Коммунистический постскриптум — страница 15 из 15

Конститутивная особенность социализма сталинского образца заключалась в его антиутопизме: утверждалось, что в Советском Союзе утопия, в сущности, уже реализована. Реальное пространство, которое занимал социалистический лагерь, было объявлено местом воплощенной утопии. Не требуется (и уже тогда не требовалось) особых усилий и проницательности, чтобы доказать, что это утверждение противоречит фактам, что официальная идиллия есть продукт государственной манипуляции, что борьба (будь то борьба за выживание, борьба против репрессий и манипуляций, или перманентная революция) продолжается. И тем не менее – известное утверждение: «Свершилось!» так же трудно опровергнуть простым указанием на фактические недостатки и несправедливости, как и не менее известные тезисы: «Атман есть брахман» или «Сансара есть нирвана», поскольку здесь речь идет о парадоксальном единстве антиутопии и утопии, ада и рая, проклятия и спасения. В этом смысле парадоксальная метанойя реприватизации придала событию коммунизма его окончательную историческую форму. Коммунизм действительно перестал быть утопией: осуществилось его земное воплощение. А осуществление означает завершение, которое одновременно открывает возможность повторения.
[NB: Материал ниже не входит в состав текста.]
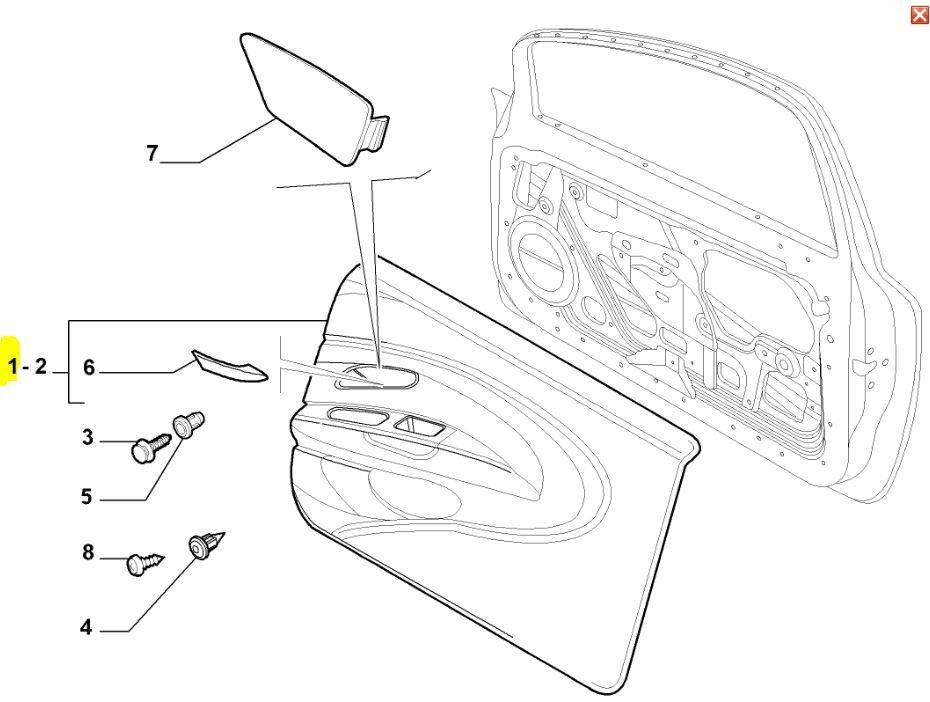 7
1 - 2
6
3
5
8
4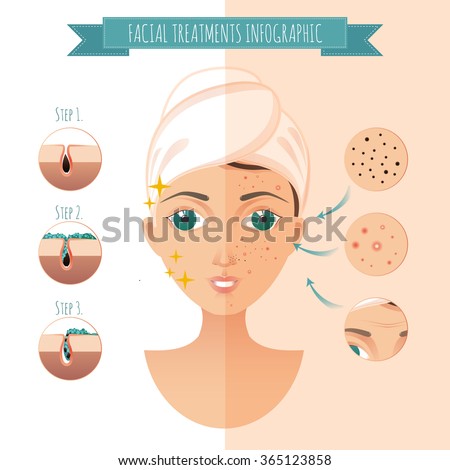 FACIAL TREATMENTS INFOGRAPHIC

STEP 1.

STEP 2.

STEP 3.

shutterstock

www.shutterstock.com · 365123858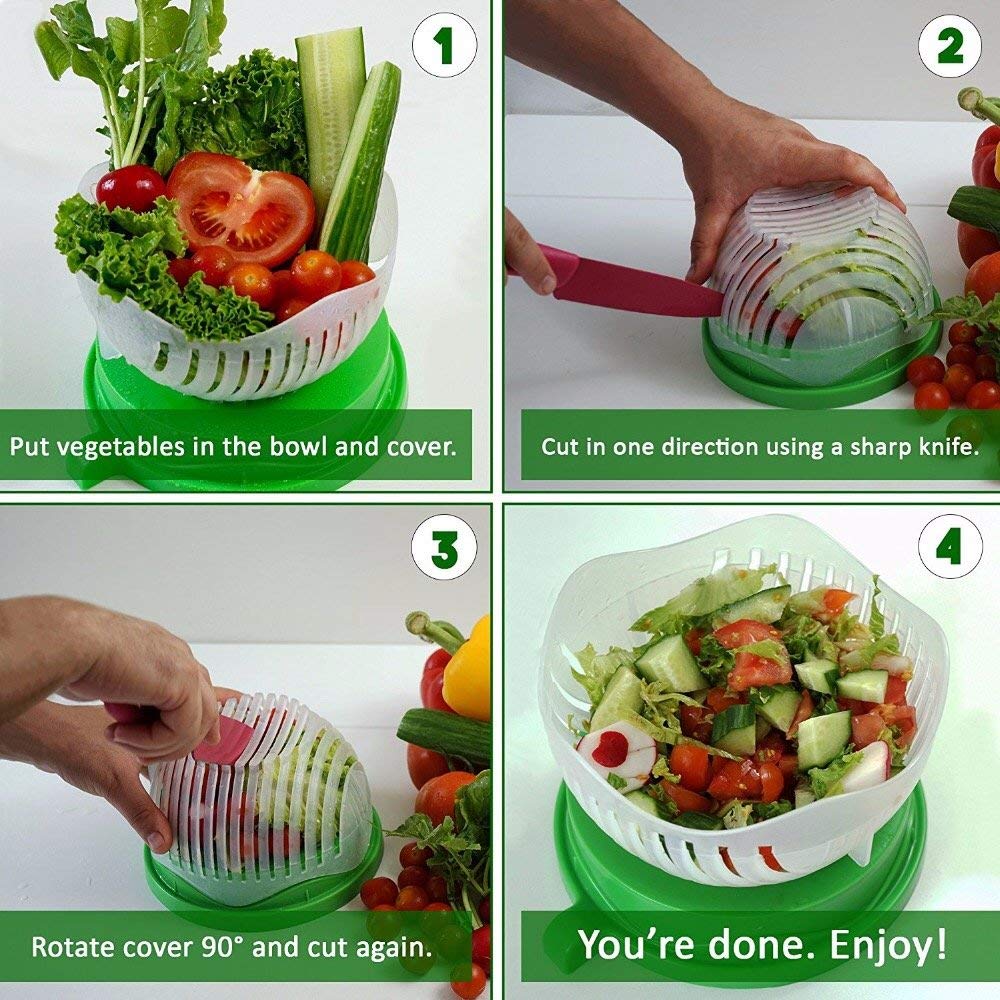 1

Put vegetables in the bowl and cover.

2

Cut in one direction using a sharp knife.

3

Rotate cover 90° and cut again.

4

You're done. Enjoy!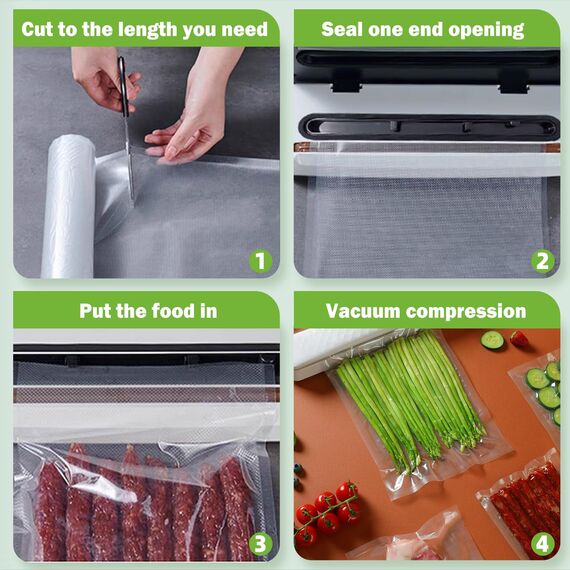 Cut to the length you need

1

Seal one end opening

2

Put the food in

3

Vacuum compression

4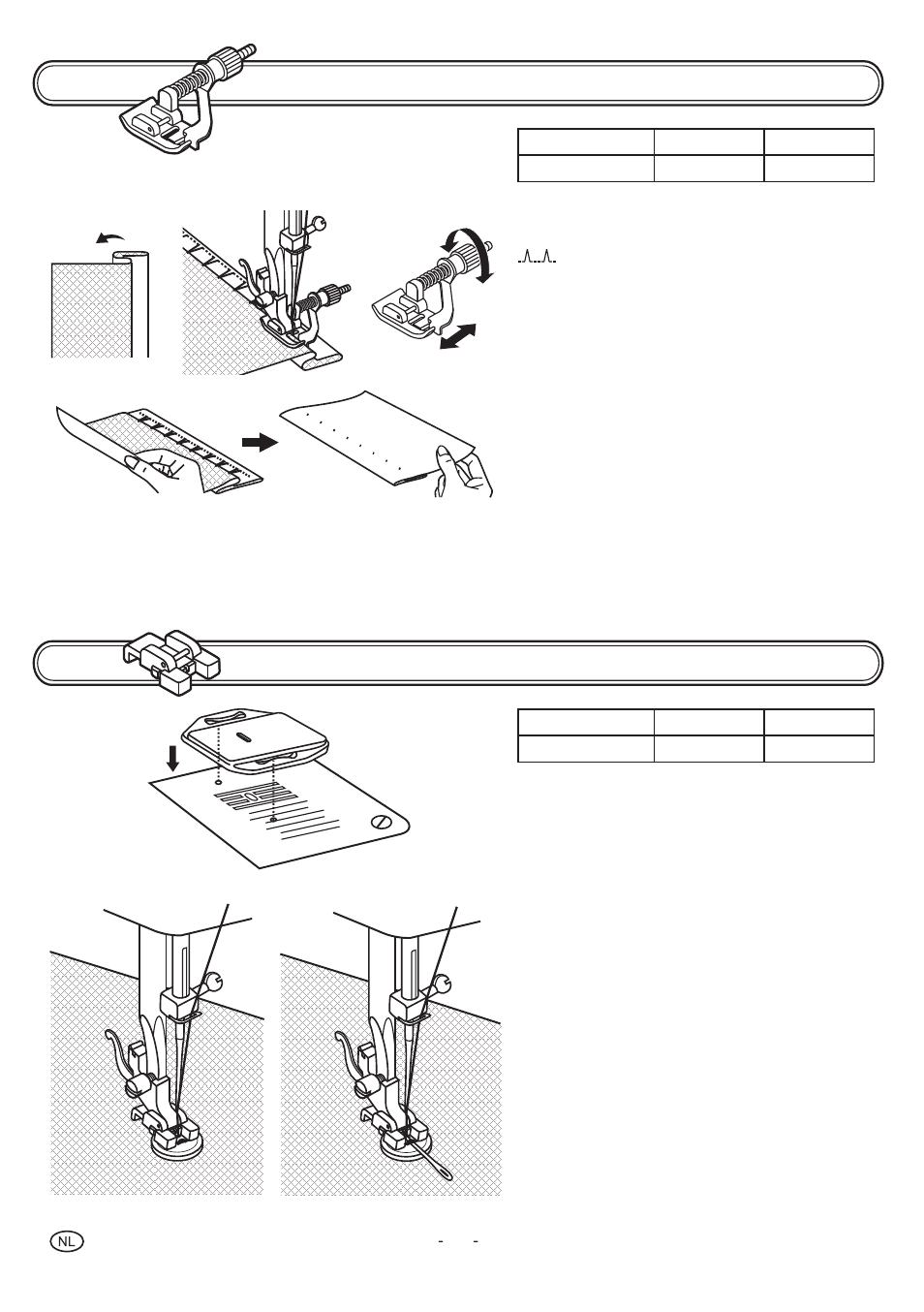 NL

- -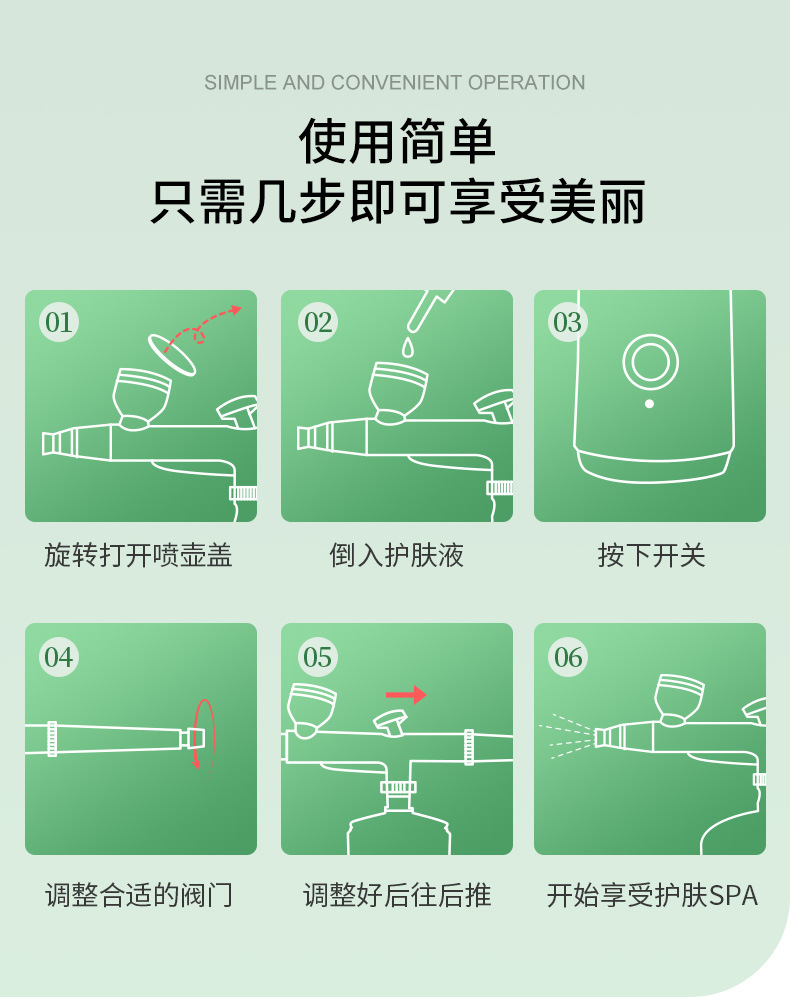 SIMPLE AND CONVENIENT OPERATION

使用简单
只需几步即可享受美丽

01
旋转打开喷壶盖

02
倒入护肤液

03
按下开关

04
调整合适的阀门

05
调整好后往后推

06
开始享受护肤SPA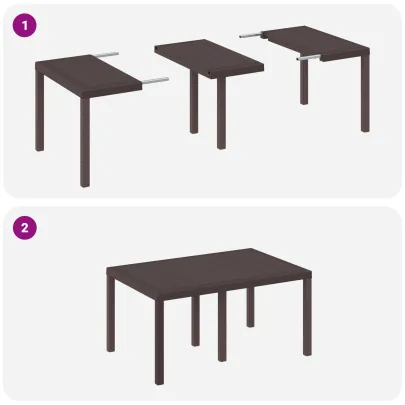 1

2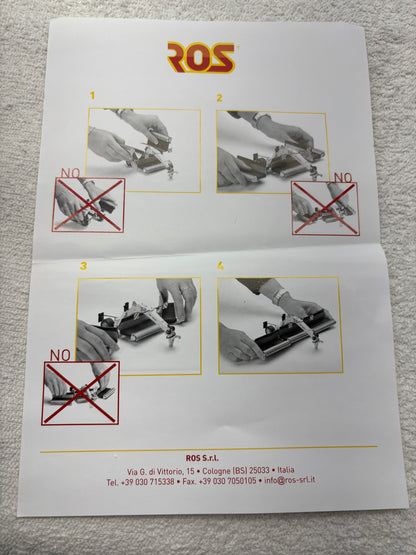 ROS

1

NO

2

NO

3

NO

4

ROS S.r.l.
Via G. di Vittorio, 15 • Cologne (BS) 25033 • Italia
Tel. +39 030 715338 • Fax. +39 030 7050105 • info@ros-srl.it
Такое повторение, конечно же, не может означать возврат к советскому коммунизму, представляющему собой исторически уникальный и законченный феномен. Но новые попытки установить власть языка, как и власть философов, весьма вероятны и, более того, неизбежны. Язык имеет более общий, более демократический характер, чем деньги. Поэтому в медиальном плане он эффективнее денег: сказать можно больше, чем купить или продать. Но важнее всего то, что вербализация общественных, политических отношений дает каждому человеку возможность возразить власти, судьбе, жизни – критиковать, обвинять, проклинать их. Язык – медиум равенства. Вербализация власти вынуждает ее действовать в условиях равенства всех говорящих – хочет она этого или нет. Разумеется, равенство языка нарушается и даже отменяется, если от всех говорящих требуется, чтобы их аргументация следовала правилам формальной логики. Но задача философии состоит именно в том, чтобы освободить людей от диктата логически корректного языка. Философия представляет собой разновидность желания, ведь она есть неразделенная любовь к мудрости. Это желание носит тотально языковой характер и тем самым открыто демонстрирует свою парадоксальность. Философия – это институция, предоставляющая человеку шанс жить в противоречии с самим собой и не скрывать этого. Поэтому никогда не исчезнет желание распространить эту институцию на все общество.